La cornice storica che dal colpo di stato dei primi anni Cinquanta in Iran conduce a quadri femminili privati del riconoscimento identitario, fa del romanzo di Parsipur non soltanto la premessa alla pellicola omonima – cui è valso il Leone d’Argento alla regista e video artista iraniana Shirin Neshat – ma l’opportunità di risanare in prosa visiva ferite e cattività epocali.
La struttura per episodi dietro cui il lettore osserva e partecipa, secondo la regola primaria del vissuto riconoscibile o, all’opposto, del rifiuto di ciò che per epoche e genere potrebbe cascargli addosso come alieno, predispone alla conciliazione simbolica in cui le storie trovano sfogo in un rifugio comune.

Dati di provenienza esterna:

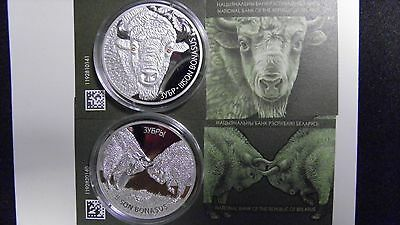 2012 Belarus 20 Roubles Bison Silver Proof coin Set w/ CoA ( 2 Coins)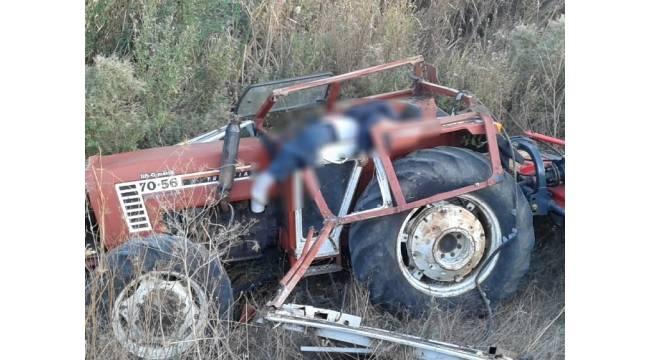 Tekirdağ'da traktör dereye yuvarlandı: 1 ölü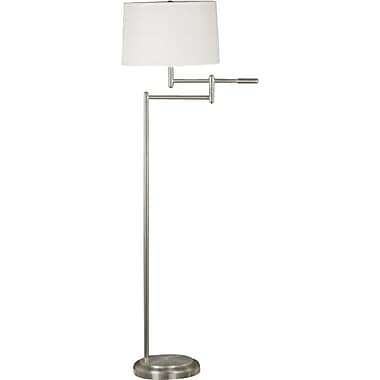 Kenroy Home Theta Swing Arm Floor Lamps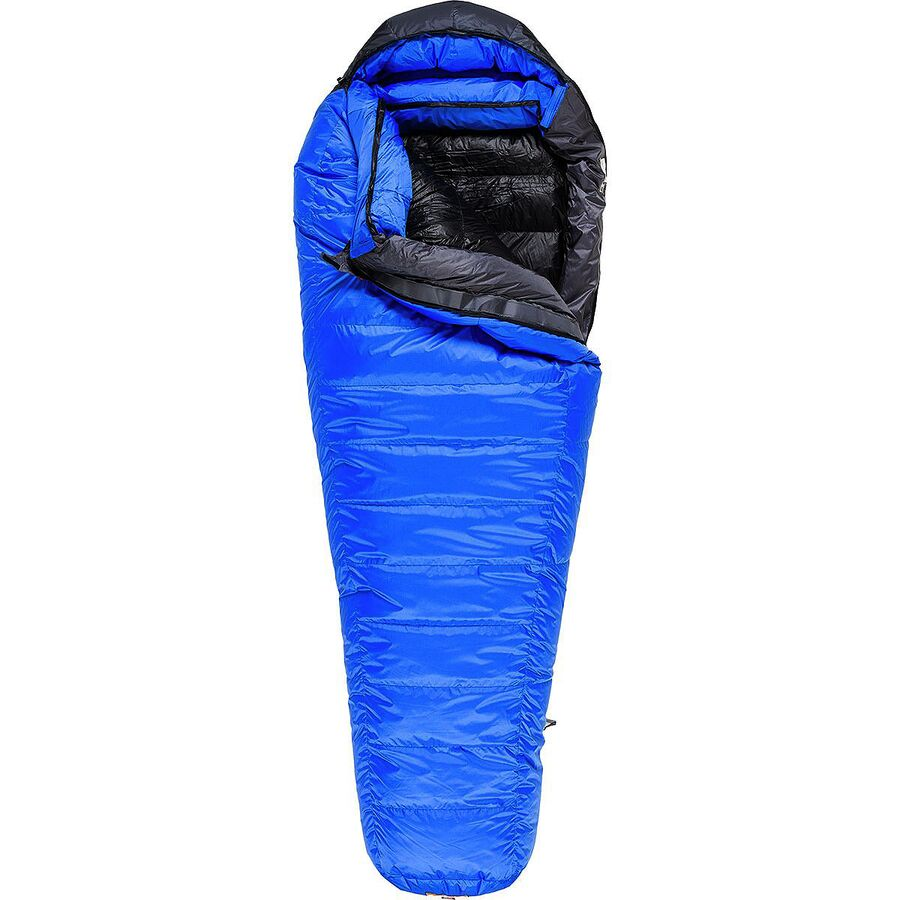 #1Sale Western Mountaineering Puma Gore WS Sleeping Bag ...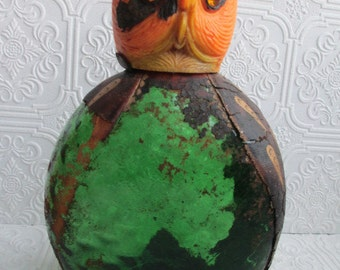 DISTRESSED OWL BOTTLE Vintage Decantur Glass Bottle Plastic Head Green Leather Halloween Prop Italy Chippy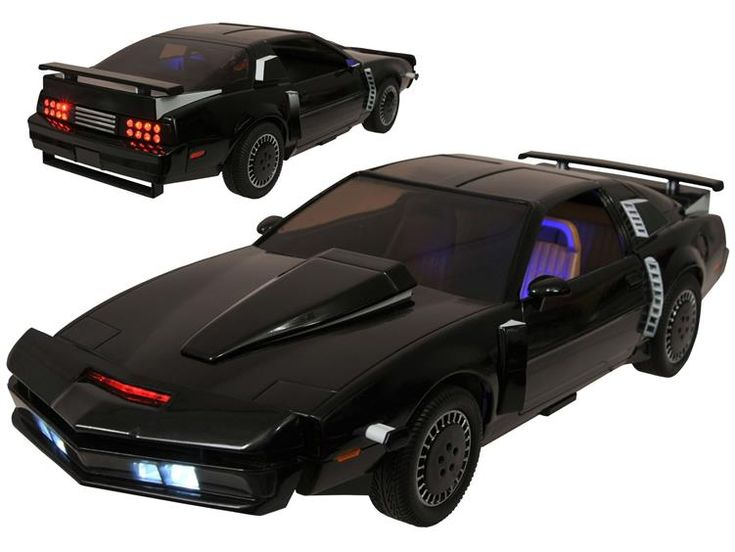21 Best Images About Knightrider Kitt On Pinterest Toys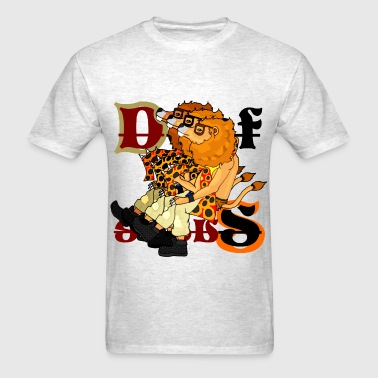 3-leos (trio) - Men's T-Shirt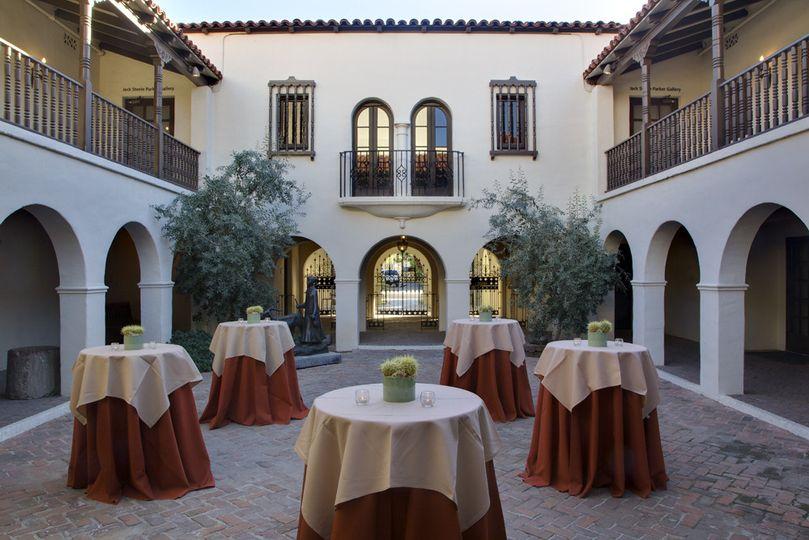 South Courtyard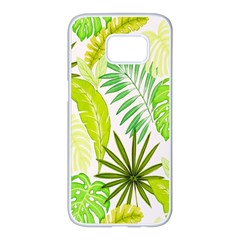 Amazon Forest Natural Green Yellow Leaf Samsung Galaxy S7 Edge White Seamless Case by Mariart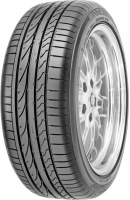 Bridgestone Potenza RE050 A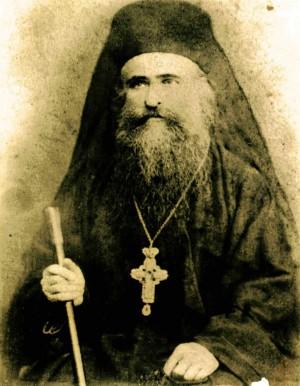 Fotografía del Santo en su atuendo de abad ortodoxo.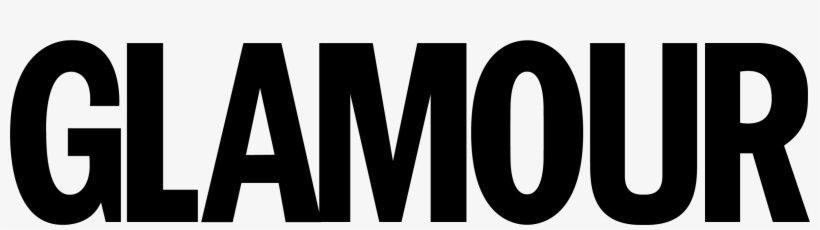 glamour magazine logo - Google Search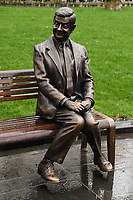 "Mr Bean statue unveiled at the launch of ""Scenes in the Square"" statue trail in Leicester Square, London.<br /> <br /> ©Ash Knotek  D3558 27/02/2020"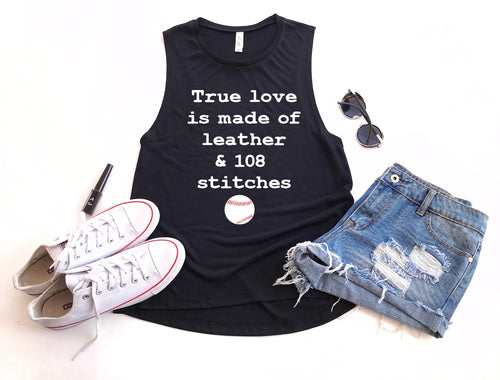 True Love - Ladies Flowy Muscle Tank
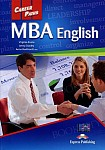 MBA English Student's Book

L’albero della verginità di Mahdokht, che decide di piantarsi a terra perché solo ciò che è puro dia frutto, getta radici là dove il ritrovo delle donne senza giudizio è miracolo surreale e rinascita. Farrokhlaqa, dopo la permanenza infelice accanto a un marito ignaro, ritrova nello stesso giardino a Karaj il talento di una scrittura prima disabitata. Come quello islamico, festa dell’ozio e della pacificazione interiore, il cerchio verde di questo Eden è nutrimento per sola voce femminile.

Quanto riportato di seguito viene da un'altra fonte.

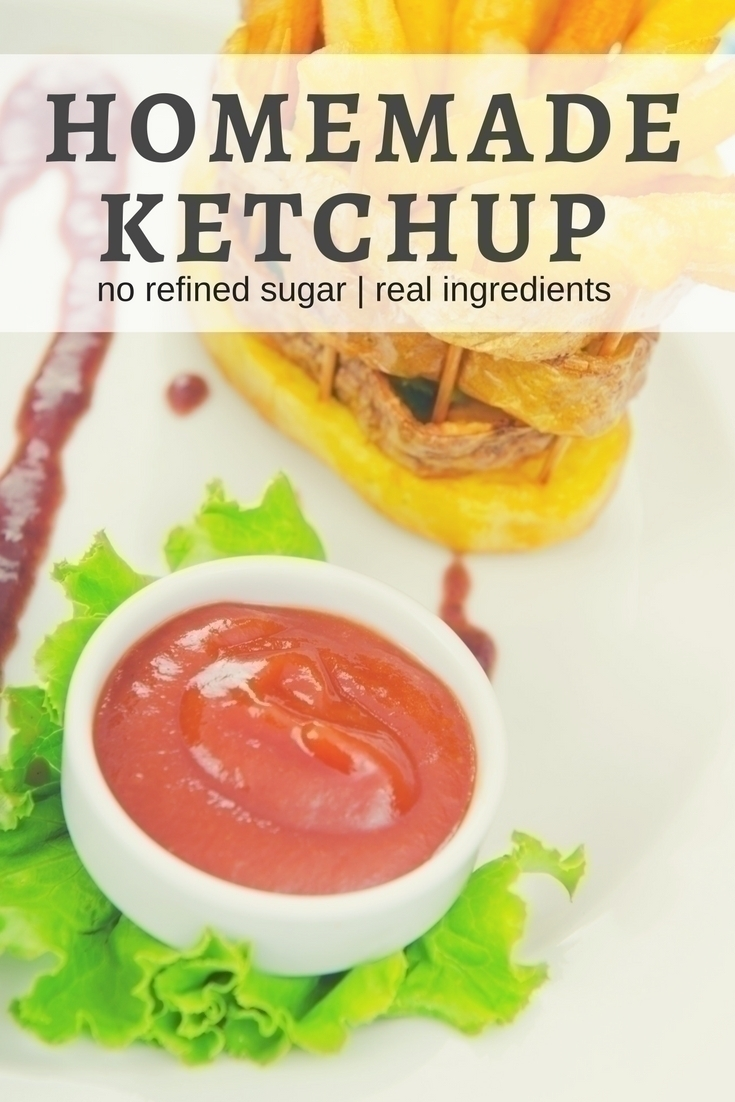 An easy recipe for homemade ketchup without high fructose corn syrup and additives.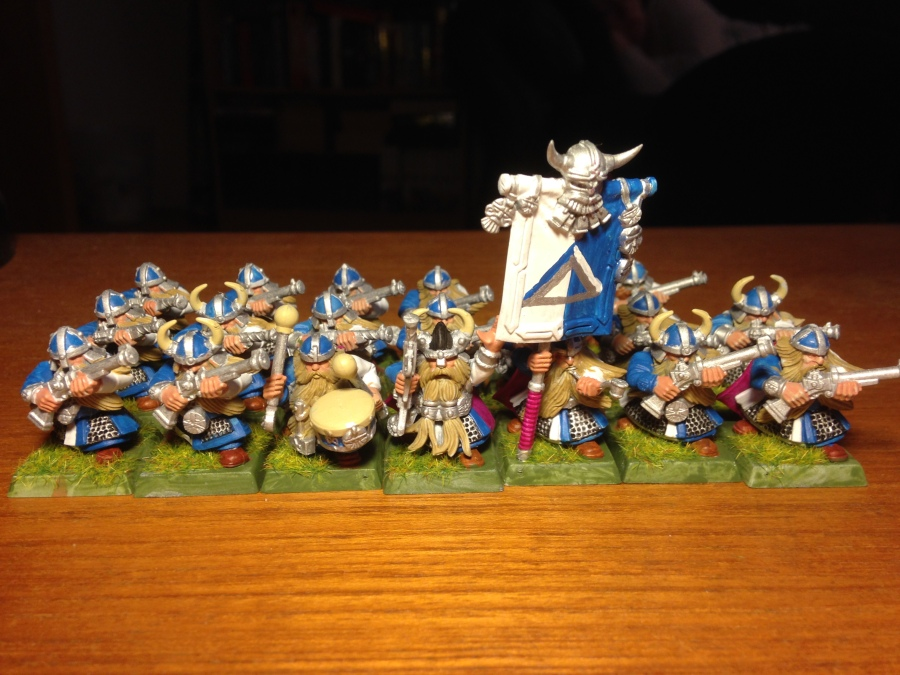 4 Thunderers of Clan Silvertop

Sa accogliere una come Faizeh, sposa mancata e colpevole di aver iniettato sangue negli occhi di Amir per l’impurità sospetta della sorella Munes, punita con la morte; fa risvegliare quest’ultima come interprete del pensiero e accetta la pelle segnata della prostituta Zarrinkolah ossessionata da uomini senza volto.
La rivoluzione è allora di un gruppo di combattenti al riparo dell’immaginifico, com’erano gli sfondi letterari per le allieve di Azar Nafisi in Leggere Lolita a Teheran e come qui si trascina in fuga dall’universo maschile che tutto opprime.
La sensualità mummificata da silenzi indotti, dall’ignoranza beffata dai dogmi che fanno continuamente incespicare il piacere fino a nasconderlo, rende possibile lo squarcio solo nella dimensione in cui non si ha neppure bisogno di vestirsi.
Dove gli echi non sono sirene e violenze di scontri, né esclusivamente terre di esuli, ma pure vocazioni libere di esprimersi. Il giardino di Parsipur è un fluire lecito di fantasie, volontà corrisposte, “desiderio che si fa follia” e liberazione della carne per una felicità che scavalca le fusioni criminali di culto e politica.
Si combatte un esilio reale con la coralità potente di margini aperti perché essenzialmente lirici. Le radici continuano a espandersi e il grembo condiviso vigila sui nuovi semi: la pagina di una riflessione salita al cielo con il fumo delle vite.